El abogado de la familia Roseo, Gustavo Del Corro, analizó la investigación que tiene nuevamente a Luis Raúl “Gusano” Menocchio como principal imputado, esta vez por una presunta organización narcocriminal que habría comandado desde la Unidad 6 de Rawson. El letrado recordó su participación en el juicio por el doble homicidio de Manuel Roseo y Nélida Bartolomé y advirtió sobre la capacidad de liderazgo y organización del condenado.
Luis Raúl “Gusano” Menocchio vuelve a estar en el centro de una investigación judicial por su presunta capacidad para continuar manejando una estructura criminal desde el interior de una cárcel. La nueva causa, que tramita en la Justicia Federal de Chubut, lo señala como supuesto líder de una organización narcocriminal que habría operado desde la Unidad 6 de Rawson, con ramificaciones en distintas provincias y conexiones con el norte argentino.
El caso volvió a poner bajo la lupa el pasado criminal de Menocchio y, especialmente, su capacidad para construir estructuras y mantener vínculos con personas que se encontraban fuera de los establecimientos penitenciarios.

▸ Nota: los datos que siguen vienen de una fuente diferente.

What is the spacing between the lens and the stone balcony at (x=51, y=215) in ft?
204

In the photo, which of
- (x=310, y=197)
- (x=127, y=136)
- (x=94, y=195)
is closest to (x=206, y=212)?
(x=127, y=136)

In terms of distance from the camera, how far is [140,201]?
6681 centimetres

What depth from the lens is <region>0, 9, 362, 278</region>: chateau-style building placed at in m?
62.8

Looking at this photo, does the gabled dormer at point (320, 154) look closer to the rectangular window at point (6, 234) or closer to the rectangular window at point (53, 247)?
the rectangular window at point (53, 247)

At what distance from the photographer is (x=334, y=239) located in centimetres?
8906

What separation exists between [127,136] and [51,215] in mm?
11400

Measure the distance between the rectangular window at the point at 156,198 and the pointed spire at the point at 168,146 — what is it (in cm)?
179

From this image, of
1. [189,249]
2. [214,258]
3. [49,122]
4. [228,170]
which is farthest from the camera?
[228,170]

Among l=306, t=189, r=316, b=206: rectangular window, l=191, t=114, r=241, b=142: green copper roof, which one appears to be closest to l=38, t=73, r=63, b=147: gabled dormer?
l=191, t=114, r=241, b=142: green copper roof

En declaraciones a CIUDAD TV, el abogado Gustavo Del Corro, quien representó como querellante a la familia de Manuel Roseo durante el juicio por el doble homicidio, recordó los antecedentes del denominado “Gusano” y aseguró que la posibilidad de que continúe delinquiendo desde una prisión no resulta sorpresiva.

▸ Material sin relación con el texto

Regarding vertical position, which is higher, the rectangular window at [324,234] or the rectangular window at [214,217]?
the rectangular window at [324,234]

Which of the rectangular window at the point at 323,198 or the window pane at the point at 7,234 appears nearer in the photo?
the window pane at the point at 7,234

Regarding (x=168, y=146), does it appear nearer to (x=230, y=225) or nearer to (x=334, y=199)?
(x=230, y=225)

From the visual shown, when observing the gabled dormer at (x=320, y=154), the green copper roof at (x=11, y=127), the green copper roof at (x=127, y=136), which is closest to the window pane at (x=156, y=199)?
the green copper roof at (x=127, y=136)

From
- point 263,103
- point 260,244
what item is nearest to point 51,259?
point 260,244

Dos condenas a prisión perpetua
Del Corro participó de las audiencias del juicio oral en el que Menocchio, Salvador Borda, Claudio Gómez y Gómez Niño Sosa fueron condenados a prisión perpetua por el homicidio de Manuel Roseo y Nélida Bartolomé.

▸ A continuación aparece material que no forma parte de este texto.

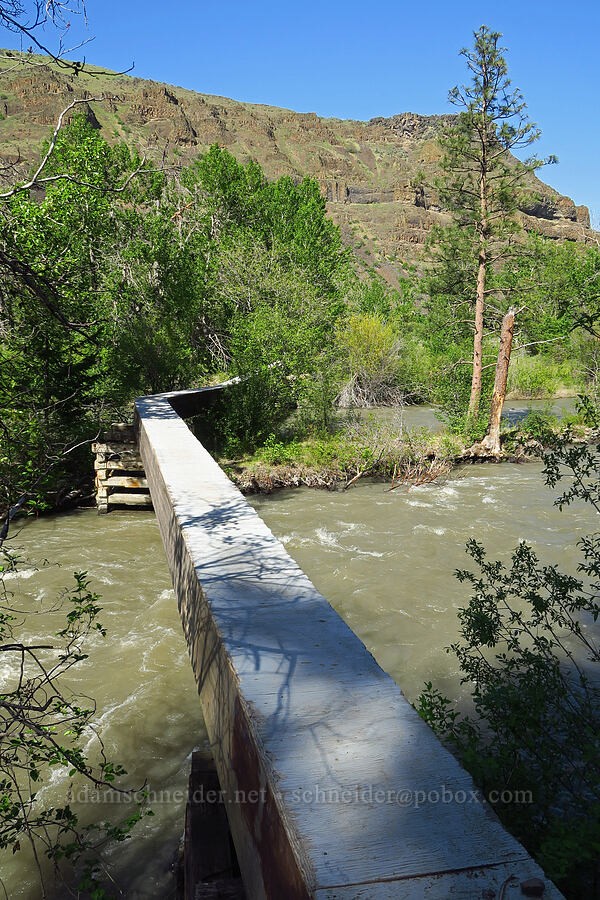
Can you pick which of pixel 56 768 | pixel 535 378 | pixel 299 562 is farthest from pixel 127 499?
pixel 535 378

El abogado recordó que, según lo establecido durante aquel proceso, fueron cuatro los integrantes de la banda condenados, aunque se sospechaba que habían participado más personas en el ataque.
Según reconstruyó, el objetivo inicial habría sido obligar a Roseo a firmar un boleto de compraventa. Ante la negativa del empresario, la situación terminó con su asesinato junto a Nélida Bartolomé.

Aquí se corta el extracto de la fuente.